The elevator glided to a stop. Chuck straightened the lapels of his jacket and adjusted his tie.
“Lady. Gentlemen. Welcome to the Sidekicks Initiative.”
Sam’s eyes twinkled with anticipation and wonder as the door slid open.
They immediately stopped twinkling when a small, cluttered storeroom was revealed. Battered cardboard boxes had been stacked haphazardly against every wall, and a layer of dust had accumulated across pretty much every surface.
The only dust-free exception was a table near the center of the room. It was the kind of thing you might find in a staff canteen—thin Formica top and black metal legs. A stack of newspapers sat on top, alongside a dirty mug with a fork in it.

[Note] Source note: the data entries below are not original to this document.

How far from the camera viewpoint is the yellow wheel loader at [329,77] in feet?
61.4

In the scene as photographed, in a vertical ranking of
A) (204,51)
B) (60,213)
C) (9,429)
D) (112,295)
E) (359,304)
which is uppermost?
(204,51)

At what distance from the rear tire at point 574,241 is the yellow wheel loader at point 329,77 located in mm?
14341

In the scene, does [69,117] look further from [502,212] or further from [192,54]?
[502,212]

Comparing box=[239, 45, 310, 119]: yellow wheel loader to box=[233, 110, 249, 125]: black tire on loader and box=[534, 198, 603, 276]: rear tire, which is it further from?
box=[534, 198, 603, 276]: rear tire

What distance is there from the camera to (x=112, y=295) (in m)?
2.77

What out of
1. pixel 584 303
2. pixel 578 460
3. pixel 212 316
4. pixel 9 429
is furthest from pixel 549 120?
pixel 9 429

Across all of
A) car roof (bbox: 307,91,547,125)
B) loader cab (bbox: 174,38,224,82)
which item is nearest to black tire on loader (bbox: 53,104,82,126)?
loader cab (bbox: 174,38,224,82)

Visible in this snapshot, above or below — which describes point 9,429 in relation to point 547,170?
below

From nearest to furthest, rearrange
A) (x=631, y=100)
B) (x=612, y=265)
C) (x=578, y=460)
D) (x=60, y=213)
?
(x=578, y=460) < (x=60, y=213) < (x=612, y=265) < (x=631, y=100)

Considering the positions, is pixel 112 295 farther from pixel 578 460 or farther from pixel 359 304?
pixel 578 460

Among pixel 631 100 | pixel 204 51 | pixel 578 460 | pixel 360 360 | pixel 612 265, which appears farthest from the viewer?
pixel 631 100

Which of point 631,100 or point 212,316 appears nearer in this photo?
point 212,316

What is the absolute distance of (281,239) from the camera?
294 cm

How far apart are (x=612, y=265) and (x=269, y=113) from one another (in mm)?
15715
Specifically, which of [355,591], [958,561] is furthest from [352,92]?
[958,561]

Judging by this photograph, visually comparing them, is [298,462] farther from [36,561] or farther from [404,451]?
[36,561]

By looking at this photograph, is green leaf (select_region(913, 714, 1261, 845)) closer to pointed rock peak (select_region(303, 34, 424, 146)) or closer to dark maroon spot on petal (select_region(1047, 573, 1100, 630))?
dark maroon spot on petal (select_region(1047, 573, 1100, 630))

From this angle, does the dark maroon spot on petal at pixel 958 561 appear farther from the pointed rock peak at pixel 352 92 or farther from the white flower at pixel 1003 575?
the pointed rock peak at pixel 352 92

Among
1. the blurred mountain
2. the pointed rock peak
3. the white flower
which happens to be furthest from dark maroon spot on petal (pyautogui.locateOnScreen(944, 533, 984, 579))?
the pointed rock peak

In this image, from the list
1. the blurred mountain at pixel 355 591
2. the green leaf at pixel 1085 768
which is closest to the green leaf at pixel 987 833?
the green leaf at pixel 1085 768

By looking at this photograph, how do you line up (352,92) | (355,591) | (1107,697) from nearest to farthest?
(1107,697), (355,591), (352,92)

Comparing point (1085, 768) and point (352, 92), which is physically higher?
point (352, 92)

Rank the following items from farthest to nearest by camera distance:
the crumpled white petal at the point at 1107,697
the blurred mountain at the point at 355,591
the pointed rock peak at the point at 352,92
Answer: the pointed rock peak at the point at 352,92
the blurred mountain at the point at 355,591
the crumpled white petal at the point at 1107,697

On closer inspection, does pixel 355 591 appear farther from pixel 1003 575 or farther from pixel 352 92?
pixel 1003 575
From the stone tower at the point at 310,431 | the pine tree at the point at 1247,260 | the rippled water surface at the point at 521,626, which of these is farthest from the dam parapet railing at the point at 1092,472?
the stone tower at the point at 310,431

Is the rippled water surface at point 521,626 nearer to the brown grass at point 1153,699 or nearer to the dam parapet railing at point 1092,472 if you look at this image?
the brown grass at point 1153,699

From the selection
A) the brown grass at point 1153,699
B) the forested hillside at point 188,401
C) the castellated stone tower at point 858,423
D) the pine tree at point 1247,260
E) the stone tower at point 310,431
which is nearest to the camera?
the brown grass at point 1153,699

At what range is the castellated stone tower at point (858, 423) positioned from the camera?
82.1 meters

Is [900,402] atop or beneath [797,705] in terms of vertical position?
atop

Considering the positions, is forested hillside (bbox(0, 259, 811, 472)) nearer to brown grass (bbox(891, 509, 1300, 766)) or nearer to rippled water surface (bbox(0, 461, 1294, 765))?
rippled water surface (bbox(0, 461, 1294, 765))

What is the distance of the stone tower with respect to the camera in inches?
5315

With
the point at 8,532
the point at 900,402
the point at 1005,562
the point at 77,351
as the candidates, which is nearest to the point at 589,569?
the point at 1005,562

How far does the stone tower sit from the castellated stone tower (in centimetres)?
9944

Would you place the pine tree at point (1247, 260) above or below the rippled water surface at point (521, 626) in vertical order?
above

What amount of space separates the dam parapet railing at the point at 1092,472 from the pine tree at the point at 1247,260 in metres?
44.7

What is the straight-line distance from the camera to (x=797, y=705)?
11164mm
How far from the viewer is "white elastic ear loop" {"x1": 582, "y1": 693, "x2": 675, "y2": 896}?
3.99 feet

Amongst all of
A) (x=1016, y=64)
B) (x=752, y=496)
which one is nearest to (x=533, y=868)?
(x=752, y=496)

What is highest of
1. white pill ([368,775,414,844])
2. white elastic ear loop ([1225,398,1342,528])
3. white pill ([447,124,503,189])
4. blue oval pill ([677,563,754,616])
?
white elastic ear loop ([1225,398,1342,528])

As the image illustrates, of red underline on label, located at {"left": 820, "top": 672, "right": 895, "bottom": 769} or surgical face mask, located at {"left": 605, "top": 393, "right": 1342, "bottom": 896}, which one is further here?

“Sweet,” said Anna. “Justice Platoon, eat your heart out.”
“Yeah, we had some budget cuts a few years back,” Chuck admitted, scratching the back of his head in a subconscious attempt to hide his embarrassment. “This isn’t all of it, we just moved a lot of stuff in here so we didn’t have to heat the rest of the place.”
Sam noticed a fold-down camp bed in the corner of the room, half-hidden by towers of boxes. He chose not to comment on it. Hell, his own apartment wasn’t much better.